- _The problem_
Render this sentence from the Antarctic biodiversity seminar announcement in Spanish: "Life in the Antarctic and the Southern Ocean is surprisingly rich, and as much at risk from environmental change as it is elsewhere."

- _Text under study_
--------------------------------------------------

Steven Chown Seminar: The Changing Form of Antarctic Biodiversity

ESC 110 See map
21 Sachem St
New Haven, CT 06511

Antarctic biodiversity is much more extensive, ecologically diverse and biogeographically structured than previously thought. Understanding of how this diversity is distributed in marine and terrestrial systems, the mechanisms underlying its spatial variation, and its global significance is growing rapidly. Broadly recognizable drivers of diversity variation include energy availability and historical refugia. Within the diverse and spatially structured microbiota, unusual functional pathways, such as trace gas scavenging, are now known to be essential in carbon-poor systems. The impacts of local human activities and global environmental change pose challenges to Antarctic biodiversity and current understanding thereof despite relative isolation of the region. Life in the Antarctic and the Southern Ocean is surprisingly rich, and as much at risk from environmental change as it is elsewhere.

Steven Chown is Professor of Biological Sciences at Monash University, Melbourne, Australia. He founded and was inaugural Director of the South African National Centre of Excellence for Invasion Biology (2004-2012) and was previously Head of the School of Biological Sciences at Monash University (2013-2017). He now co-leads the Sustainable Development Strategy Group at Monash. A key part of his research concerns the biological impacts of the major global change drivers, with a substantial focus on the Antarctic and Southern Ocean. He has published widely, including some 400 scientific papers and several scientific and popular books. For many years, he has represented the Scientific Committee on Antarctic Research (SCAR) at the Antarctic Treaty Consultative Meetings. Currently he is President of SCAR, Australian Delegate to SCAR, and Chair of the National Committee for Antarctic Research of the Australian Academy of Science. Previously he was South African Delegate to SCAR and Chair of the South African National Committee for SCAR. Steven is the inaugural recipient of the Tinker-Muse Prize for Science and Policy in Antarctica. He has also received the SCAR Medal for Excellence in Antarctic Research, the South African Antarctic Gold Medal, and the Zoological Society of Southern Africa Gold Medal.

--------------------------------------------------

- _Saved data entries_
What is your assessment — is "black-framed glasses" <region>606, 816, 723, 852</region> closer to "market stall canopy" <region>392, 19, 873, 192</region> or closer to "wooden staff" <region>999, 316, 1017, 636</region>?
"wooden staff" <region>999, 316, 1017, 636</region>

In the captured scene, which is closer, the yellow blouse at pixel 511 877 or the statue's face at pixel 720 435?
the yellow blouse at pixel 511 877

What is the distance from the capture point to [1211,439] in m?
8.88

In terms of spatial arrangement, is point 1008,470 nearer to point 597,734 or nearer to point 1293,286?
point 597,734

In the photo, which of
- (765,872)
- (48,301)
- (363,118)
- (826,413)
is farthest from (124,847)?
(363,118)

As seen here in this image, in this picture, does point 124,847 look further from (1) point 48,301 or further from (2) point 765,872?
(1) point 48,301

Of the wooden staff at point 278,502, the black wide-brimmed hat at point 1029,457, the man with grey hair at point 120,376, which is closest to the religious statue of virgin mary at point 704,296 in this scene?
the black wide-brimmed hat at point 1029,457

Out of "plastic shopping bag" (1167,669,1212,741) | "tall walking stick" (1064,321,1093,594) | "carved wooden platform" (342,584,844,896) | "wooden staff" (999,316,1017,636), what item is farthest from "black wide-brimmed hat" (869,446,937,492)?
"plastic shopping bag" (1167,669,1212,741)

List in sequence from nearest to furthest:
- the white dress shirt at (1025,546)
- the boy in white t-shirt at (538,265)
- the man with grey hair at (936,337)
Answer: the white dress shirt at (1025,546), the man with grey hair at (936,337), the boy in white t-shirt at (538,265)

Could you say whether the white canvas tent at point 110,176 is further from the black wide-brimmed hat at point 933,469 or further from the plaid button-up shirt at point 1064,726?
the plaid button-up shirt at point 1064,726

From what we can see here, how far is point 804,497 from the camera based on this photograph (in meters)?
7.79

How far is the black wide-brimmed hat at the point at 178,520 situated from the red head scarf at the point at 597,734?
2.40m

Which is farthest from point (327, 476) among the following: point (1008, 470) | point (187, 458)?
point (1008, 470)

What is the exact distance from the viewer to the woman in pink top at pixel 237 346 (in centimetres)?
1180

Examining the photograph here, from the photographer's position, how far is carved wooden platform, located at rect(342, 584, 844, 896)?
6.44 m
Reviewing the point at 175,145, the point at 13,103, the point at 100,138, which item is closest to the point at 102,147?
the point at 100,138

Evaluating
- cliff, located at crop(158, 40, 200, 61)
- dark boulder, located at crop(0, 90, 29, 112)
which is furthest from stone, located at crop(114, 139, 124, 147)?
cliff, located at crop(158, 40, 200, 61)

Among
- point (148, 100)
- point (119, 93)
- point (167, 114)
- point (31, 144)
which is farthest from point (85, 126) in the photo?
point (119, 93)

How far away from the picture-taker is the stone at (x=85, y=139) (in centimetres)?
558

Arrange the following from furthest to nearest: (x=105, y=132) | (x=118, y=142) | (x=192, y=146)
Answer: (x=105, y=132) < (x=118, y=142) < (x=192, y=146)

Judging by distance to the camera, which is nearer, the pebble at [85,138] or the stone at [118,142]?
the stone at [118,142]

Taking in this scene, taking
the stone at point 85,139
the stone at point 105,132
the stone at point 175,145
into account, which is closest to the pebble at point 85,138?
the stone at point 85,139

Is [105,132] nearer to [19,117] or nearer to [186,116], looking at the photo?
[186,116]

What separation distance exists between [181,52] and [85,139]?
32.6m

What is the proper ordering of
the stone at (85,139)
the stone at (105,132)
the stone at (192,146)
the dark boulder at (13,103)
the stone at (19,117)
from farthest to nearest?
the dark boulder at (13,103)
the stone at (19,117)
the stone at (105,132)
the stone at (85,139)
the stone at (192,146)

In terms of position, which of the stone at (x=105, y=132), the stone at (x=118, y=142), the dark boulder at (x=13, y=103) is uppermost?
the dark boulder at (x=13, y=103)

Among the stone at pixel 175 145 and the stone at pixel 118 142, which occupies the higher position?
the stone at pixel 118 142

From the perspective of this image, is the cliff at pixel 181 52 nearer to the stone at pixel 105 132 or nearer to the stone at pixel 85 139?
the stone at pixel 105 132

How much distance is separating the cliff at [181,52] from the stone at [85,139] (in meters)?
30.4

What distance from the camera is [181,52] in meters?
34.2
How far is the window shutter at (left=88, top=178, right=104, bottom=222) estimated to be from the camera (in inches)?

--------------------------------------------------

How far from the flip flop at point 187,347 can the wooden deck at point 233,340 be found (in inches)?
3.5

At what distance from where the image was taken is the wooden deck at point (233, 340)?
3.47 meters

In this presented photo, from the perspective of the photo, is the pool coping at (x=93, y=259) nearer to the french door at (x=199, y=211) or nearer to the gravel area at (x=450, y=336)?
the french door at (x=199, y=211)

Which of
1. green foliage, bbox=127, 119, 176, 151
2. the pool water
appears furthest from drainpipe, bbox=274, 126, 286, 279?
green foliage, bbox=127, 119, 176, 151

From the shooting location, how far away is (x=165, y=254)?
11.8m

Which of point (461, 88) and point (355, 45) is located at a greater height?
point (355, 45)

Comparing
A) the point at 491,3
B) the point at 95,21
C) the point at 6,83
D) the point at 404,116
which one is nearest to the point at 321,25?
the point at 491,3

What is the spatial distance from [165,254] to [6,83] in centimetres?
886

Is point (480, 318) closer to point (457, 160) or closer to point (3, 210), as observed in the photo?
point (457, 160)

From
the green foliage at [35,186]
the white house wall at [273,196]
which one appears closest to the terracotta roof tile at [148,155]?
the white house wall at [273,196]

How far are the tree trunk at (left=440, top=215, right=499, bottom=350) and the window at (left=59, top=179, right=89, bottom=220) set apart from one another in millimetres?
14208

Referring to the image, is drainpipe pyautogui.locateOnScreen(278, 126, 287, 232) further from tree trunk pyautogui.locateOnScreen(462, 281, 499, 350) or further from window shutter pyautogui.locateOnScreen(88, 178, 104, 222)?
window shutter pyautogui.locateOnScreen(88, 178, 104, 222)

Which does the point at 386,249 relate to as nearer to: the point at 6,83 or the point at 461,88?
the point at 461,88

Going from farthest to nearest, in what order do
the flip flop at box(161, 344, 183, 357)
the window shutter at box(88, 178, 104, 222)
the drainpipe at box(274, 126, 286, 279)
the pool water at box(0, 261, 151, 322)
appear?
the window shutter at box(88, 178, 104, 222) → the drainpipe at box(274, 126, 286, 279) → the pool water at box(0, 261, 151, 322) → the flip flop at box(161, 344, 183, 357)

--------------------------------------------------

- _Answer for this exercise_
La vida en la Antártida y el océano Austral es sorprendentemente rica, y está tan amenazada por el cambio ambiental como en cualquier otro lugar.